Copy out all of the items below word for word, omitting the pictures from your reply.

┌──

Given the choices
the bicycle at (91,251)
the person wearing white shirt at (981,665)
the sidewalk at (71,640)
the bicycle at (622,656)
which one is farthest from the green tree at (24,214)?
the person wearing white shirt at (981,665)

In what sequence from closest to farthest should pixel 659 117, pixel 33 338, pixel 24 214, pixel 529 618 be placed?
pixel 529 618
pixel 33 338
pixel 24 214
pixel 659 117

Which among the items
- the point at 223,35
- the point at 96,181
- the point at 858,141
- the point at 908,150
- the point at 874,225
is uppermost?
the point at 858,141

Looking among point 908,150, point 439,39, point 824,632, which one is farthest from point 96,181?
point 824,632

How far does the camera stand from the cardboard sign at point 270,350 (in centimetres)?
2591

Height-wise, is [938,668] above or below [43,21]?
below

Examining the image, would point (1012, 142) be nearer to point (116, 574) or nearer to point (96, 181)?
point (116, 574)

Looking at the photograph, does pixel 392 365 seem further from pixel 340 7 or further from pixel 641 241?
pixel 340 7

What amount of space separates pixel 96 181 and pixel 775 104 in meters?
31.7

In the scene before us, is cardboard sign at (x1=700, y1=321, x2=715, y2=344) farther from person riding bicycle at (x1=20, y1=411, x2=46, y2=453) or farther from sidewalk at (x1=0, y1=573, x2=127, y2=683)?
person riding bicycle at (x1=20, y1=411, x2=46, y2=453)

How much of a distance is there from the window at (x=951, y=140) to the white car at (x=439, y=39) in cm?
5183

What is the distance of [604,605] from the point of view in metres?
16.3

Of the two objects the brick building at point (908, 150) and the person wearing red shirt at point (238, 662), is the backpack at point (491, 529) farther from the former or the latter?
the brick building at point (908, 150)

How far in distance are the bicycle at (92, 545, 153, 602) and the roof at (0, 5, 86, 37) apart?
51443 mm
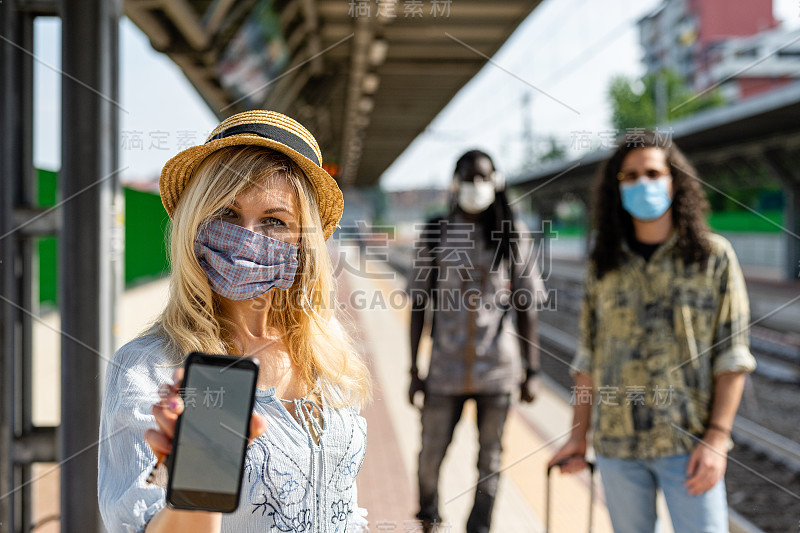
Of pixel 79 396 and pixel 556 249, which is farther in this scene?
pixel 556 249

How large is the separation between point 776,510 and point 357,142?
9.09 meters

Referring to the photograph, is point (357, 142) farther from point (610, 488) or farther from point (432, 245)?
point (610, 488)

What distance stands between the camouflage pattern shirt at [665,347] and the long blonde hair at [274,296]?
1.19 metres

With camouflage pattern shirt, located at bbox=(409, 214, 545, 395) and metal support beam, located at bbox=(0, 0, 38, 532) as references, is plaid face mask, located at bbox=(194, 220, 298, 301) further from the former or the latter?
camouflage pattern shirt, located at bbox=(409, 214, 545, 395)

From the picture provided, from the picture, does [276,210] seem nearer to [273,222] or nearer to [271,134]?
[273,222]

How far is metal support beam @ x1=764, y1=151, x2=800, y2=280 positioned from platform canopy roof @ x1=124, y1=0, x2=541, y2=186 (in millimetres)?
9632

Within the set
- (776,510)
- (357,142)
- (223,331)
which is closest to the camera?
(223,331)

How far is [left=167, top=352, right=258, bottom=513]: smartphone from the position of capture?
2.54ft

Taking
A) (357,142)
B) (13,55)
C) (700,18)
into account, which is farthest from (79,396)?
(700,18)

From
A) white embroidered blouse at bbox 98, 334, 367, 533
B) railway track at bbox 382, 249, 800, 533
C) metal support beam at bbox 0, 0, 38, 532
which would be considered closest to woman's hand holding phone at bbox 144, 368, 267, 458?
white embroidered blouse at bbox 98, 334, 367, 533

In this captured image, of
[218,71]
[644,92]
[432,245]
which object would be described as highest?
[644,92]

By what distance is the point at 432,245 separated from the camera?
10.3ft

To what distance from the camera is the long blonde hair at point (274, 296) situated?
108 cm

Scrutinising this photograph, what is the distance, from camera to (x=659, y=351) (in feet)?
7.24
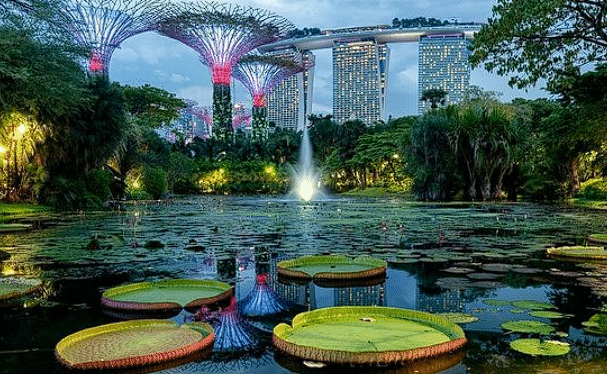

└──

● **WRITTEN SOLUTION**
Given the choices
the bicycle at (91,251)
the person wearing white shirt at (981,665)
the sidewalk at (71,640)
the bicycle at (622,656)
which one is farthest from the green tree at (24,214)?
the person wearing white shirt at (981,665)

In what sequence from closest to farthest should pixel 659 117, pixel 33 338, pixel 24 214, pixel 529 618 be placed?
pixel 529 618
pixel 33 338
pixel 24 214
pixel 659 117

Which among the items
- the point at 223,35
- the point at 96,181
- the point at 858,141
- the point at 908,150
- the point at 874,225
is uppermost?
the point at 858,141

Looking among point 908,150, point 439,39, point 824,632, which one is farthest from point 96,181?
point 824,632

How far does the camera stand from the cardboard sign at point 270,350 (in centimetres)?
2591

Height-wise, is [938,668] above or below [43,21]?
below

Examining the image, would point (1012, 142) be nearer to point (116, 574) or nearer to point (96, 181)?
point (116, 574)

Looking at the photograph, does pixel 392 365 seem further from pixel 340 7 or further from pixel 641 241?
pixel 340 7

What amount of space separates pixel 96 181 and pixel 775 104 in meters?
31.7

In the scene before us, is cardboard sign at (x1=700, y1=321, x2=715, y2=344) farther from person riding bicycle at (x1=20, y1=411, x2=46, y2=453) or farther from sidewalk at (x1=0, y1=573, x2=127, y2=683)?
person riding bicycle at (x1=20, y1=411, x2=46, y2=453)

How much of a distance is there from the window at (x=951, y=140) to the white car at (x=439, y=39) in cm?
5183

What is the distance of [604,605] from the point of view in metres?
16.3

Of the two objects the brick building at point (908, 150) and the person wearing red shirt at point (238, 662), is the backpack at point (491, 529) farther from the former or the latter?
the brick building at point (908, 150)

How far in distance are the bicycle at (92, 545, 153, 602) and the roof at (0, 5, 86, 37) apart?
51443 mm
Of pixel 79 396 and pixel 556 249, which is farther in this scene?
pixel 556 249

How large is the separation between point 776,510 and point 357,142?
9.09 meters

Referring to the photograph, is point (357, 142) farther from point (610, 488) or farther from point (432, 245)?
point (610, 488)

What distance stands between the camouflage pattern shirt at [665,347] and the long blonde hair at [274,296]?
1.19 metres

With camouflage pattern shirt, located at bbox=(409, 214, 545, 395) and metal support beam, located at bbox=(0, 0, 38, 532) as references, is plaid face mask, located at bbox=(194, 220, 298, 301) further from the former or the latter?
camouflage pattern shirt, located at bbox=(409, 214, 545, 395)

From the picture provided, from the picture, does [276,210] seem nearer to [273,222] or nearer to [271,134]?
[273,222]

How far is metal support beam @ x1=764, y1=151, x2=800, y2=280 positioned from platform canopy roof @ x1=124, y1=0, x2=541, y2=186 (in millimetres)?
9632

Within the set
- (776,510)
- (357,142)
- (223,331)
which is closest to the camera?
(223,331)

How far is [left=167, top=352, right=258, bottom=513]: smartphone from the position of capture?
2.54ft

Taking
A) (357,142)
B) (13,55)
C) (700,18)
into account, which is farthest from (79,396)?
(700,18)

From
A) white embroidered blouse at bbox 98, 334, 367, 533
B) railway track at bbox 382, 249, 800, 533
C) metal support beam at bbox 0, 0, 38, 532
which would be considered closest to woman's hand holding phone at bbox 144, 368, 267, 458?
white embroidered blouse at bbox 98, 334, 367, 533

In this captured image, of
[218,71]
[644,92]
[432,245]
which object would be described as highest?
[644,92]

By what distance is the point at 432,245 separated from the camera?
10.3ft

To what distance from the camera is the long blonde hair at point (274, 296) situated?
108 cm

Scrutinising this photograph, what is the distance, from camera to (x=659, y=351) (in feet)?
7.24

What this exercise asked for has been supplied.